Native Support for WSFC
While we have been able to support WSFC (Windows Server Failover Clusters) on vSAN for some time through the use of iSCSI, this is a significant improvement over that implementation. vSAN 6.7U3 can now support SCSI-3 persistent group reservations (PGR) natively, which in turn means that a VMDK residing on vSAN can now be used as the shared quorum disk for WSFC implementations. I know of a number of customers who were looking for this functionality, and I’m delighted that we can now officially announce it. Do note however that this is for virtualized WSFC environments. If you are using physical servers, you should continue to use the vSAN iSCSI service method to share a quorum disk. There are a number of other caveats to take into account as well when a VMDK is shared via this SCSI-3 PGR mechanism. Please refer to the official documentation for full details.
iSCSI LUN Resize Support
I know that this has been a pet peeve for a number of customers. Prior to 6.7U3, you could not resize a LUN that was presented via the vSAN iSCSI service. With 6.7U3, we now support the resize/growing of an iSCSI LUN without the need to take it offline. vSAN will take care of any quiescing of the I/O while the resize operation is in progress.
Enhanced Performance and Availability
In this final section, I was to touch on a few performance improvements that we have made in this release.

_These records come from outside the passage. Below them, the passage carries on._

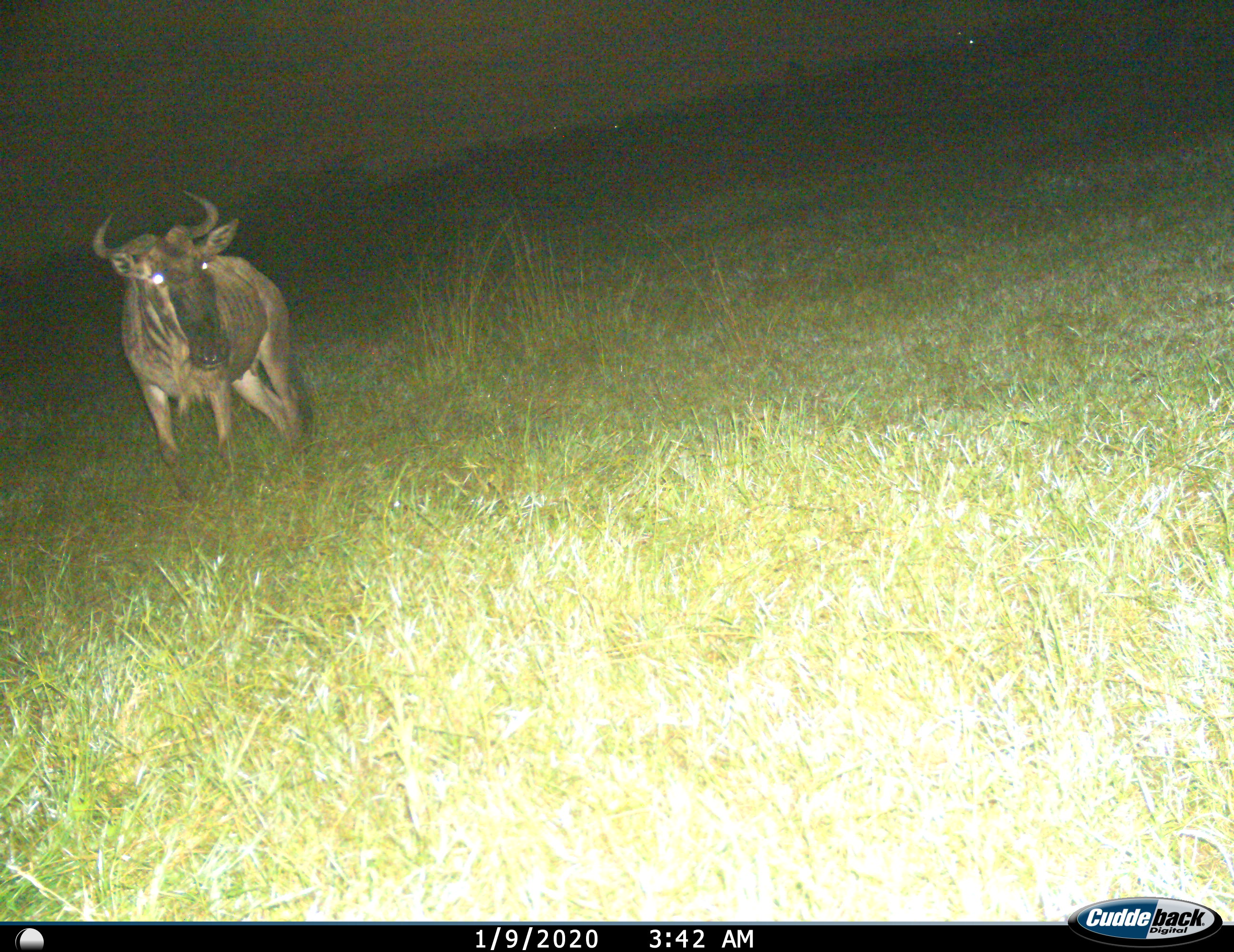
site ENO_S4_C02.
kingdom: Animalia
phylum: Chordata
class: Mammalia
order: Artiodactyla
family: Bovidae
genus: Connochaetes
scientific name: Connochaetes taurinus taurinus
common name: blue wildebeest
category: wildebeestblue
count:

Our engineering teams have made significant changes to the destaging mechanism between cache and capacity layers as well as to adaptive throttling. These improvements are in the Log Structured Object Manager (LSOM), a key component of vSAN architecture. In the past, destaging during high ingestion of writes could impact the latency of running workloads under heavy I/O, especially when deduplication and compression are turned on. This enhancement means that workloads running on vSAN should have improved performance in terms of predictable I/O latencies and increased sequential I/O throughput.
Also of note is vSAN’s new ability in 6.7U3 to run dozen of resync streams per component in parallel. This feature will automatically adapt depending on the current state, and available resources of the system. This new mechanism will provide vSAN the opportunity to do faster rebuilds of components.
This is a cool new feature, and can be used on an esxi host at the command line to examine performance. I took a quick screenshot of the different entities that can be view (use capital E to get the list) using vsantop. I’ve not done much with it yet, but it seems like it could be useful for troubleshooting performance related issues.
vSAN Performance Monitor fling
I’ll close with a feature that is not directly related to the 6.7U3 release, but you might find it useful all the same. The vSAN Performance Monitor is a fling released by our engineering team to periodically gather vSAN performance metrics via a telegraf agent, and then uses Grafana to visualize them. I just deployed the fling earlier today, and must say that it is really easy to get started. If you were someone who utilized the older vSAN Observer graphs via RVC (Ruby vSphere Console) in the past, then I think you will like what you see here. Here’s a quick view of the vSAN Summary tab from my vSAN 6.7U3 environment.
As you can see, there is a lot of compelling new enhancements made to vSAN 6.7U3. Check out the release notes for a full list of enhancements.